What Causes A Poor Hair Transplant End Result And Strategies Of Prevention & Correction

What Causes A Poor Hair Transplant End Result And Strategies Of Prevention & Correction

With increased knowledge, experience, improved technique, aesthetic awareness, and the dissemination of information by way of the conferences, literature, and the inclusion of hair transplant procedure in training programs, the general quality of hair transplant surgical procedure has vastly elevated in recent years. Outcomes considered good years ago won't prove settle forable by as we speak's standards. Still, because of the increased number of procedures being performed and the increased number of Surgeons performing them, poor outcomes continue to be a problem. This article outlines among the causes of poor outcomes and discusses the assorted methods of prevention and correction.

Poor Results because of Patient Selection

Surgical procedure Performed on Type I, II, or III

The usual problem is that grafts have been improperly placed in frontal recessions.

1. The only and often the most effective answer in these cases is just to remove the grafts and hope the remaining scars will be inconspicuous; if not, the affected person can cover them with styling.

2. Sometimes, if it seems that the removal of the grafts would cause an excessive amount of scar or if the design is acceptable sufficient, minor design modifications and filling in will create an settle forable result.
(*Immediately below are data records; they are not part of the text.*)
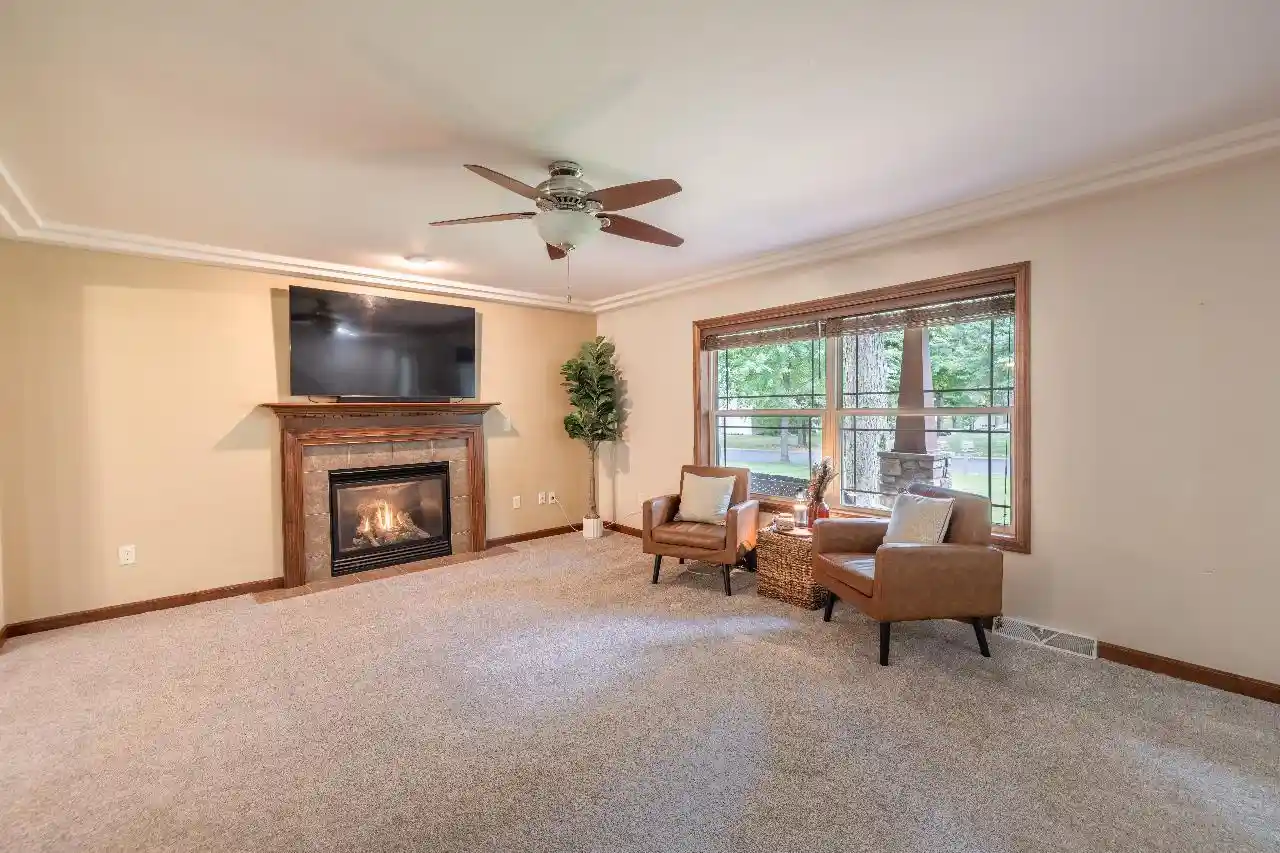 Photo 4 of Single family home for sale at 205 Aspen Grove Grove, Wausau, WI 54403 | MLS# 22603323 | Listing updated on 2026-08-10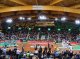 Basquet: Limòtges CSP bat Pau 81 a 68 dins lo <em>classico</em>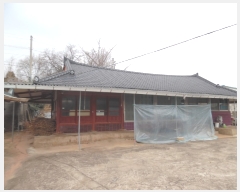  2018Ÿ��18151 ���� ���ֽ� ��õ�� ���̸� 716-7      ����(��)���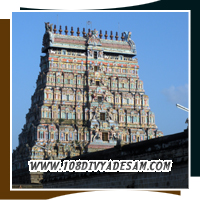 cholanadu divya desams yatra packages customized tour 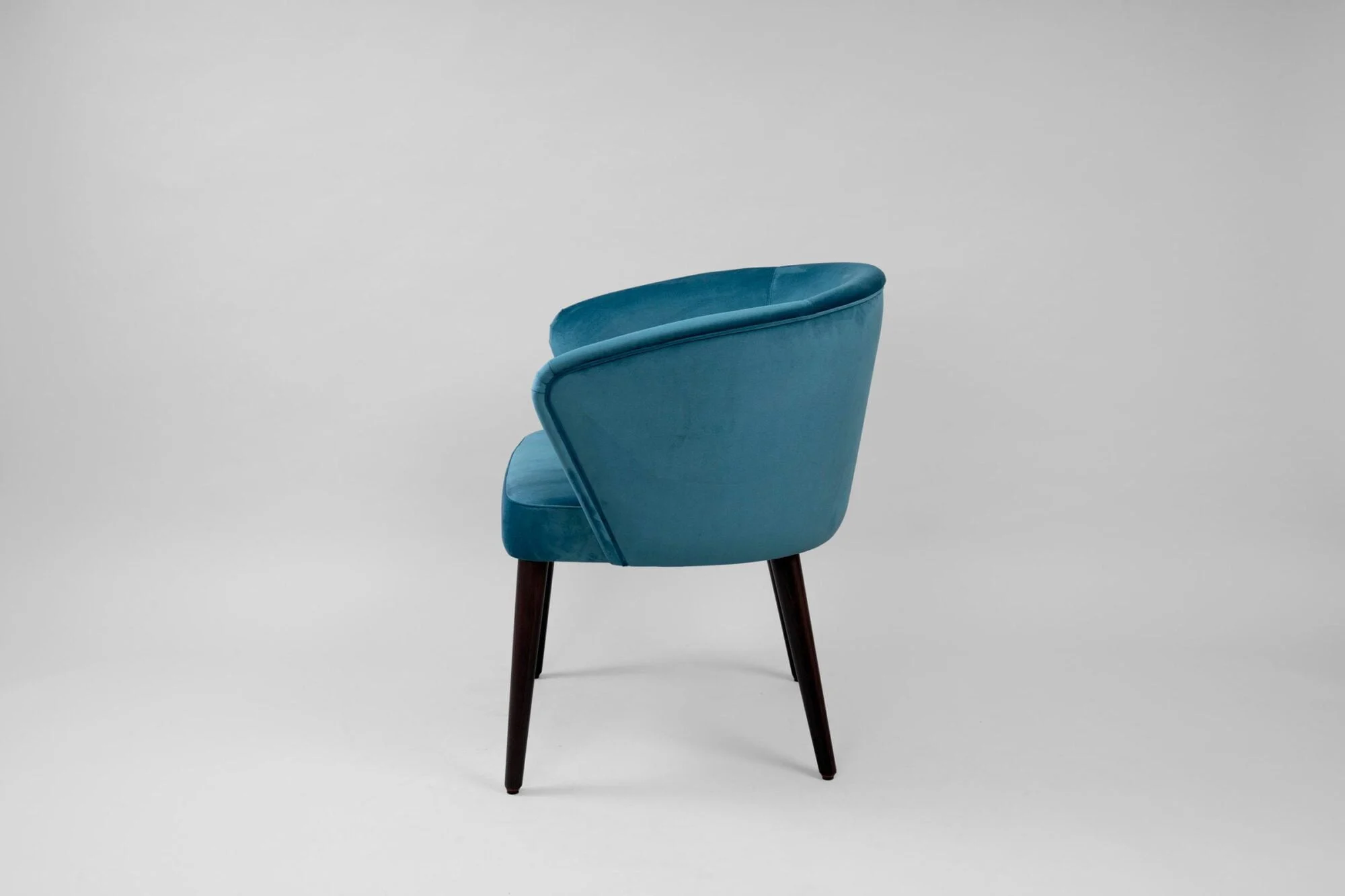 BS Chairs seating and furniture — interior design, furniture, side view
3. If the affected person is young and it seems that he will probably progress to a more extreme sample, then redesigning and filling in ought to be considered. More grafts could be added, and some could should be removed at the hairline. The same old factors in accepting or rejecting a patient ought to apply in these cases, e.g. eventual pattern, density of donor hair, quantity of hair progress in current grafts, hair coloration, and caliber.

Surgical procedure performed on Type VII

These patients may have grafts anywhere. There has normally been an try at creating a hairline. It will often be obvious whether or not additional grafts will help or if the grafts ought to be removed. There are three potential options to this problem.
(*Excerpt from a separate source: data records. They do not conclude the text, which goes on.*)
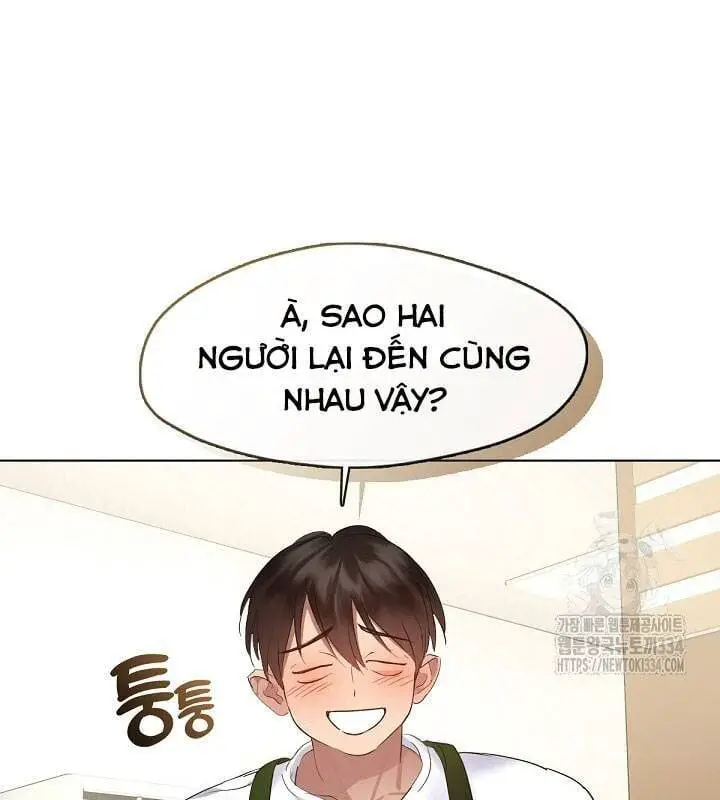 Nhà Hàng Thế Giới Ngầm Nettruyen ZZZ Chương 36 Page 91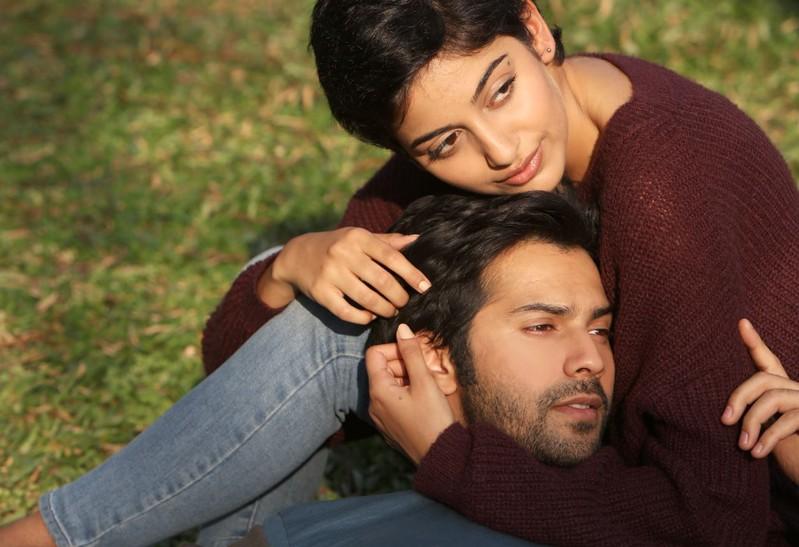 October box office collection: Varun Dhawan boosts this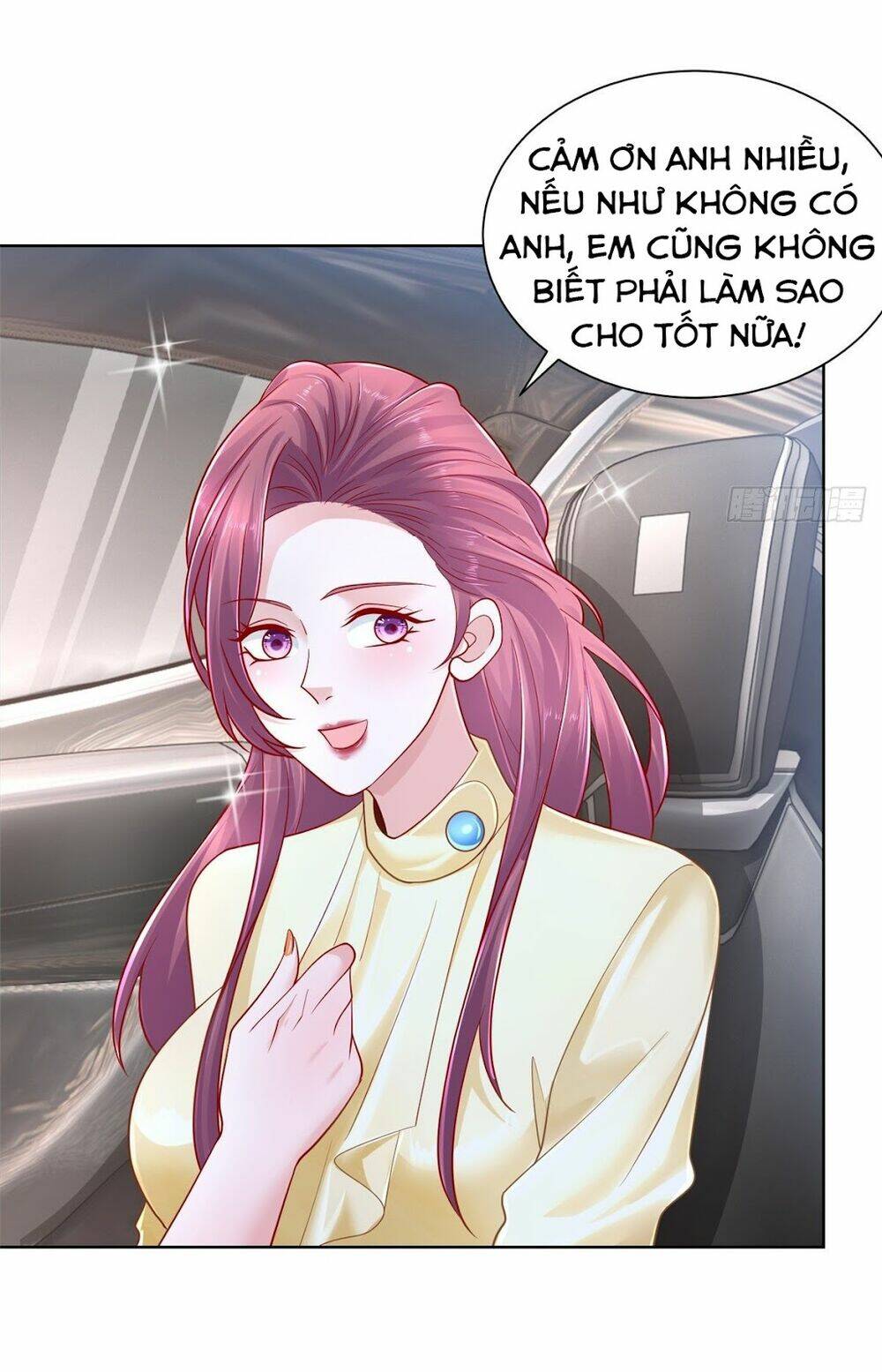 Trang 38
1. If the grafts are reasonable, however donor area is exhausted, advise the patient that additional surgery would just be creating more beauty problems.

2. If the grafts are very unattractive, they should just be removed with the hope that the ensuing scars will be less obvious.

3. If the grafts comprise satisfactory hair, are well located, and there is donor hair remaining, it is feasible in some Type VIIs to add grafts and get an acceptable result.

One other possibility, if the patient is able to comb across, is to add grafts at the crown. The added grafts give the swept throughout hair something to connect to and keep it from lying flat on the bald skin, thus making styling simpler and improving the illusion of thicker, more dense hair.

These plans normally call for a specific coiffure, and the patient should be consulted and agree with the anticipated hairstyle prior to starting corrective surgery. If the patient is able to comb across with some success and the scalp is lax, scalp reduction will reduce the distance from one side to the opposite, making styling simpler, particularly in conjunction with additional grafts in essential areas.

A Poor Density

There's little that may be carried out for patients with poor density. They get so few hairs per graft that even with the most effective approach and careful design the result's usually not very good. The ultimate answer, as as to if to add more grafts or remove the prevailing grafts, is determined by how unattractive the grafts are and how conspicuous the scars will be if removed.

Mistakes in Planning & Design

Improper Hairline Placement

Improper hairline placement is likely one of the most typical causes of affected person dissatisfaction. There are, after all, any number of doable improper designs, e.g. Hairline too flat, hairline too far back, hairline too far forward, and hairline coming down too far on the temples. If reconstruction seems conceivable, each effort must be made to save as many grafts as attainable and use additional grafts where they are needed. A number of the grafts that must be removed will be transplanted to different areas. Normally, not all of the hair survives, however most of it will. Grafts with only a couple of hairs should probably just be discarded.